How stone forming does this lies beyond my imagination, even if it is true that I know perhaps more about kidney stones than the average scientist and have, therefore, a richer substrate to imagine out of.

If pushed for a vision, a dream, a possible mechanism, I would have to say some people are genetically unsuited to our diet and respond with a mixture of stones, bone disease, and vascular disease that occur in variable proportions between the sexes. That has, at least, the virtue of making a powerful prediction if to a difficult and expensive experiment: Modification of key diet factors, sodium, potassium, calcium, refined sugar, and perhaps protein sources should reduce onset of vascular events such as AMI more in stone formers than in matched controls.
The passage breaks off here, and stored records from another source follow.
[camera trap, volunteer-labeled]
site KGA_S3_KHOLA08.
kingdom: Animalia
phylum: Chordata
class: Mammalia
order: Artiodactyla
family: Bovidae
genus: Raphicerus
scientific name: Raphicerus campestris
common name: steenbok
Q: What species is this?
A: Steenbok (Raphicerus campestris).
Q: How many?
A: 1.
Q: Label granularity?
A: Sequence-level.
I realize my proposal is not practical but offer it as a starting point.

The Clinical Point Now

Offer, and Eat the Kidney Stone Diet

While we wait for a next step, physicians and patients can be prudent and take actions that are aimed at stone prevention and maybe at reduction of CVD: Diet changes as I just mentioned. They are to move toward the kidney stone diet, which means the present ideal US diet. This applies to every stone former whose stones are not arising from systemic diseases. Given it is in the general health interest of all physicians to promote this diet, it being established for the US population, I have no compunctions, no reservations about urging action.

Not only patients, but their family members would be wise to change toward this diet. In fact, the physicians who care for stone formers might be equally as wise to do this, and everyone else, too. What does it mean when large numbers of experts tell us to eat a certain way, for reasons as sound as we can have presently, and physicians demur?

Thiazide Diuretics Lower Risk of Death from CVD

These drugs lower urine calcium and we use them commonly for stone prevention. In multiple trials conducted over decades they have been successful in lowering blood pressure and reducing death from stroke, heart failure, and AMI. 

Be Alert to Modifiable Risk Factors

Blood pressure, serum lipids (though I have always had reservations about their predictive role), bone mineral density, body weight and BMI, exercise and general cardiovascular fitness – these matter for everyone but especially for people who have formed a stone. It is as if we have been given an extra warning, patients and physicians alike, and choose to ignore it, or play it down.

We have enough associational evidence to take seriously the idea that any stone former is at risk for significant systemic disease that has modifiable risk factors. Changing them is good sense, and without known risk.

I wish to thank Dr John Asplin for his careful reading and corrections to this article.